April 23, 2008
Hotline After Dark -- The Morning After
Coverage of the PA primary continues. Here are some highlights after the race was called for Hillary Clinton by all of the networks:
Syndicated columnist Mark Shields: "If one really wants to scrutinize the demographic that determines Hillary Clinton's going on and surviving through thick and a lot of thin and a lot of adversity, I think you have to look at her gender. I mean, women voters have been constant, especially women voters over the age of 50, who are not college graduates and probably of incomes less than $50,000 have been the stalwarts, have been the base, have been the real energy of her campaign on election days" ("NewsHour," PBS, 4/22).
Ex-WH spokesperson Ari Fleischer: "I think it's too early to say that she's the comeback kid. She's got too high a mountain to climb before anybody can say that. You know, to use a football analogy, this is the beginning of the fourth quarter and she's down by about three touchdowns" ("Hannity & Colmes," FNC, 4/22).
NBC's Russert, on Clinton's "sizable" win: "It guarantees she will have the money to run a very competitive race in Indiana. Every cent she gets will keep the plane in the air and to buy TV time on the air. And she will raise enough money. She won't be able to repay her $5 million loan and I don't think Mark Penn will be paid off, but she will be on television in Indiana and North Carolina. No doubt about it" (MSNBC, 4/22).
After the jump, more on PA and another Bill Clinton episode on the campaign trail (KATHERINE LEHR).
On HRC's victory speech:
CNN's King, asked what stood out: "Tenacity, as she's going on. She understands the math. She knows the math. She doesn't mention it in her speech. The other thing that jumped out at me in about the first minute of the speech, she said, 'Send money.' She's winning tonight, but guess what? She knows that Obama has more money in the bank. She is low on money. Two weeks now to two critical contests. Striking to hear a candidate, as she says, 'Thank you, I win,' but almost in her very next breath say, 'Send money'" (4/22).
GOP pollster Frank Luntz: "Fantastic, absolutely the best speech that I have heard her give. Words will become solutions, hope will become reality -- drawing a clear, crisp contrast with Barack Obama, trying to say that while he is offering something, she is actually going to deliver it. ... Perfect tone, almost perfect delivery, an audience that was clearly engaged" ("Hannity & Colmes," FNC, 4/22).

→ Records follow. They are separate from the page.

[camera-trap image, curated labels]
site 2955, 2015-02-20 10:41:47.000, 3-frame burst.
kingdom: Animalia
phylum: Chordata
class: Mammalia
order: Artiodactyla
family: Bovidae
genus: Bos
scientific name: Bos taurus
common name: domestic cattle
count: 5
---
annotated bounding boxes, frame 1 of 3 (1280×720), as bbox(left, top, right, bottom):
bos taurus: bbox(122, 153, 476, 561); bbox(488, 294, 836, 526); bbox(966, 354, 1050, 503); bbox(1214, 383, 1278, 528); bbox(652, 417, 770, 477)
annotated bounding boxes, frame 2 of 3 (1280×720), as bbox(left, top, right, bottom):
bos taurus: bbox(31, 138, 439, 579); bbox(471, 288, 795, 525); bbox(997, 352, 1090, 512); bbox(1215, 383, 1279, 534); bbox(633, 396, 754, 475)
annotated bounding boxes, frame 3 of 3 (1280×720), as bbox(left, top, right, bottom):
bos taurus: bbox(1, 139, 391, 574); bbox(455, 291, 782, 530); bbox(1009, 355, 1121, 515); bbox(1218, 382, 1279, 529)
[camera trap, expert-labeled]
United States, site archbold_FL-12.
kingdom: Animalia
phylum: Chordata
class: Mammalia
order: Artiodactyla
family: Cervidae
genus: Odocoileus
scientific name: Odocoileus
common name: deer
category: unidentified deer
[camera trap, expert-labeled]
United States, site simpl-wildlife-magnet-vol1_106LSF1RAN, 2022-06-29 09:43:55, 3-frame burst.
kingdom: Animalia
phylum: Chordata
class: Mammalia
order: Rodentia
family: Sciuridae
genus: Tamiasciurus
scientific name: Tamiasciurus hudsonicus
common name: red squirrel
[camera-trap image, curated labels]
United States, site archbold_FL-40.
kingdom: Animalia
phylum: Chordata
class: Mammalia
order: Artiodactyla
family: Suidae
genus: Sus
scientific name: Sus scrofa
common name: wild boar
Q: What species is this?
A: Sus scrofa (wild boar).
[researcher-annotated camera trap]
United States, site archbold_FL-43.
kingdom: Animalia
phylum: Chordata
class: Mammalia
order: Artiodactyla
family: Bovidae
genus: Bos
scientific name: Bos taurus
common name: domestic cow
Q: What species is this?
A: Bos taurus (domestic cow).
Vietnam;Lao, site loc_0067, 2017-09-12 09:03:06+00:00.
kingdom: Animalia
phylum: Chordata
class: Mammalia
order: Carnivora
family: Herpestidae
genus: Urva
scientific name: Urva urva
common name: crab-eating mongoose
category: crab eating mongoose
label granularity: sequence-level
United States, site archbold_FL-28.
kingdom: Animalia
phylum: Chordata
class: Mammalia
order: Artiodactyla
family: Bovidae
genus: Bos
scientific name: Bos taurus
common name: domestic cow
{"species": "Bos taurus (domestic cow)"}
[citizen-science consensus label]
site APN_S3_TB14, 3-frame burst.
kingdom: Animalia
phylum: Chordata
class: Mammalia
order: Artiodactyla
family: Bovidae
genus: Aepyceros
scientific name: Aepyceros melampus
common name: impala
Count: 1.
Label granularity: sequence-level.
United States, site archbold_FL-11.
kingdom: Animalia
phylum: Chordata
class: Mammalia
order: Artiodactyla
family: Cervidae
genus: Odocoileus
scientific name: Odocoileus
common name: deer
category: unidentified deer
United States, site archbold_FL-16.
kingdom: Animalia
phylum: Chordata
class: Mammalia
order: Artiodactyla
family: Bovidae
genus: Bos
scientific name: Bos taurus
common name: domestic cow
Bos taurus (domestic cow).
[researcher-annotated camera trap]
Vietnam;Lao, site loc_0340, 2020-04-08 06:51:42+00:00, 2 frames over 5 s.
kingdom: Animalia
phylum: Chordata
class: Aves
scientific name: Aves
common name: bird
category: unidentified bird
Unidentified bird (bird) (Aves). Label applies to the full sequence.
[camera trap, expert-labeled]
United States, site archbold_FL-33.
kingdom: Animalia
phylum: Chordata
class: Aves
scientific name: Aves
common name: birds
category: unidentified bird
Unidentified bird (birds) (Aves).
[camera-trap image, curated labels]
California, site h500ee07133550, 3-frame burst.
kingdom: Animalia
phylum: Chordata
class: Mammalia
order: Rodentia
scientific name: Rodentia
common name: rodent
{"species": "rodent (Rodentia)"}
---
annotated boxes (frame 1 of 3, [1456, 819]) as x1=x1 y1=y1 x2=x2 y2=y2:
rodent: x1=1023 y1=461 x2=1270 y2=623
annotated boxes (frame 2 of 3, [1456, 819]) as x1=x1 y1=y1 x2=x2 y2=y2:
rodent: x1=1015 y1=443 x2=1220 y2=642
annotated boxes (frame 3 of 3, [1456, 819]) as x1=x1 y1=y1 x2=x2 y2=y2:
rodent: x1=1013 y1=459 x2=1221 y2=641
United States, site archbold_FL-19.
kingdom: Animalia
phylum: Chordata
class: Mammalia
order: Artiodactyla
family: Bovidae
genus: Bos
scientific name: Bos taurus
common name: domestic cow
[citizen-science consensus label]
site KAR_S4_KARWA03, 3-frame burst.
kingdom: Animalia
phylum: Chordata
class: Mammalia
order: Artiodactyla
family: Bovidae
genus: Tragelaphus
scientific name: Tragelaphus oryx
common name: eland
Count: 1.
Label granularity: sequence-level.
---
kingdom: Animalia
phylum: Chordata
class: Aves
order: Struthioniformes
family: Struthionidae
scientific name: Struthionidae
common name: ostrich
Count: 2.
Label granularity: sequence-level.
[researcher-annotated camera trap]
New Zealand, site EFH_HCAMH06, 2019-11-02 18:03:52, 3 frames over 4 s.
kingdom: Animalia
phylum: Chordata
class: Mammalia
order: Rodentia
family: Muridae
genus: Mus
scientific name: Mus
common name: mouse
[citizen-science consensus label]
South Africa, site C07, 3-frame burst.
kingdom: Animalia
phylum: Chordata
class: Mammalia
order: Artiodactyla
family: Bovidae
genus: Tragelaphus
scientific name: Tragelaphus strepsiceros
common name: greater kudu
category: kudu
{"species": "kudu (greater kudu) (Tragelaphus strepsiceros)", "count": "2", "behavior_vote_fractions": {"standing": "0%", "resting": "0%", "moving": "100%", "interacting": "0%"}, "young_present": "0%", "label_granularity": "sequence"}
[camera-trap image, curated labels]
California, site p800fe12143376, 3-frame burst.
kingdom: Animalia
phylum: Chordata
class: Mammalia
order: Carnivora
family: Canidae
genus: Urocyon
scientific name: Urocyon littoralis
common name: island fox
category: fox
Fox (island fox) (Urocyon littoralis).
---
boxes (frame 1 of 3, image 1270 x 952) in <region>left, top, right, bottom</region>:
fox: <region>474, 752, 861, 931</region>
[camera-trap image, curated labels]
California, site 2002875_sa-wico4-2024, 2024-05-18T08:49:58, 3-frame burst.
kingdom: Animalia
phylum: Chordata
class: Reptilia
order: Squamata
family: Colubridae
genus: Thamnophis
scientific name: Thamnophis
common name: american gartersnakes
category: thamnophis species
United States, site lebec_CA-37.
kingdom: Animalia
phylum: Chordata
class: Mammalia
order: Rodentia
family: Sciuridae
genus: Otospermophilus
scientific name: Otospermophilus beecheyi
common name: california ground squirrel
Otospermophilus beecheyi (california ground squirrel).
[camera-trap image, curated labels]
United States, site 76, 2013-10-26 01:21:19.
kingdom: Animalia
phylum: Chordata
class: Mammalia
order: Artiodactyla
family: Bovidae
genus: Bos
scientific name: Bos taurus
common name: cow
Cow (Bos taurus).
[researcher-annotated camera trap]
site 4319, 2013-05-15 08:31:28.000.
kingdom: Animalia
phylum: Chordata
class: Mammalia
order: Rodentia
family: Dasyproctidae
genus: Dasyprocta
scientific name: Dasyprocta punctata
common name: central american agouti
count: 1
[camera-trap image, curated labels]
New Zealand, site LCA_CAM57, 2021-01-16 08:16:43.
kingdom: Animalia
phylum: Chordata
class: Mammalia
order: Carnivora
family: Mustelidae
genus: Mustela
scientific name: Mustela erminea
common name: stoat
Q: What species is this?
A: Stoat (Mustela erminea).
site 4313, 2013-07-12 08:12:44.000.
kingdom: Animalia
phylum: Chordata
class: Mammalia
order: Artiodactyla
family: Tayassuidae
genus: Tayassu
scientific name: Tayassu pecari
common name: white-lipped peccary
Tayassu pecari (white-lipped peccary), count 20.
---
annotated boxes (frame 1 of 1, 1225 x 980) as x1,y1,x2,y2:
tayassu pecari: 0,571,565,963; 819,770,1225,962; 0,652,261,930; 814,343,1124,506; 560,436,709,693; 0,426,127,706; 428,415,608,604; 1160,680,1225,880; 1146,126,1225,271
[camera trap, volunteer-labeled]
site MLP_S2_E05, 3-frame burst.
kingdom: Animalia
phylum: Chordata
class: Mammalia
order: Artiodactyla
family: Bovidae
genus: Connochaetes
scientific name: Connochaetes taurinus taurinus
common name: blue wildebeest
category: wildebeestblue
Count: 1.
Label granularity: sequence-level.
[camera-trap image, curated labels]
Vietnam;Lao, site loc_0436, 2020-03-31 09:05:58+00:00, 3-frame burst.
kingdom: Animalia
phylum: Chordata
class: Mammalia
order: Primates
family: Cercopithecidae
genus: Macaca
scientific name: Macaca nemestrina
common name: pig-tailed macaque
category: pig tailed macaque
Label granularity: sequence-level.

Dem strategist Donna Brazile: "I thought Senator Clinton tonight in her speech really didn't speak to superdelegates and try to address some of the process questions about electability. Rather, she talked to the voters. She talked to the American people. ... She was talking to the voters in Indiana and North Carolina and the upcoming states. Because she knows that, in order to win or to have a chance of winning, she must win another big state" (CNN, 4/22).
On Barack Obama's speech:
MSNBC's Olbermann: "It did not have seemingly the effect Senator Clinton's speech did" (4/22).
And HRC did the rounds on today's a.m. shows. See today's Hotline for more.
DENY, DENY, DENY
There was also talk about B. Clinton contradicting himself.
MSNBC's Matthews: "Did the president or did he not say on radio in Philadelphia yesterday that the Obama campaign played the race card against him? Yes, he did. ... And then this morning, talking to our reporter, he denied having said that. I'm just going to the fact here, not the argument. ... I'm not sure he built the usual escape hatch that Bill Clinton likes to build" ("Hardball," 4/22).
NBC's Mitchell: "The Clinton people do have several memos from people inside the Obama campaign suggesting all of this racial bias on Bill Clinton's part. He obviously feels very deeply, very sensitively that this is unfair. He really does not see what happened in South Carolina as a way a lot of other people do see it, the way he's been criticized for it. ... And then today when questioned about it, he bristled and it's classic Bill Clinton" (MSNBC, 4/22).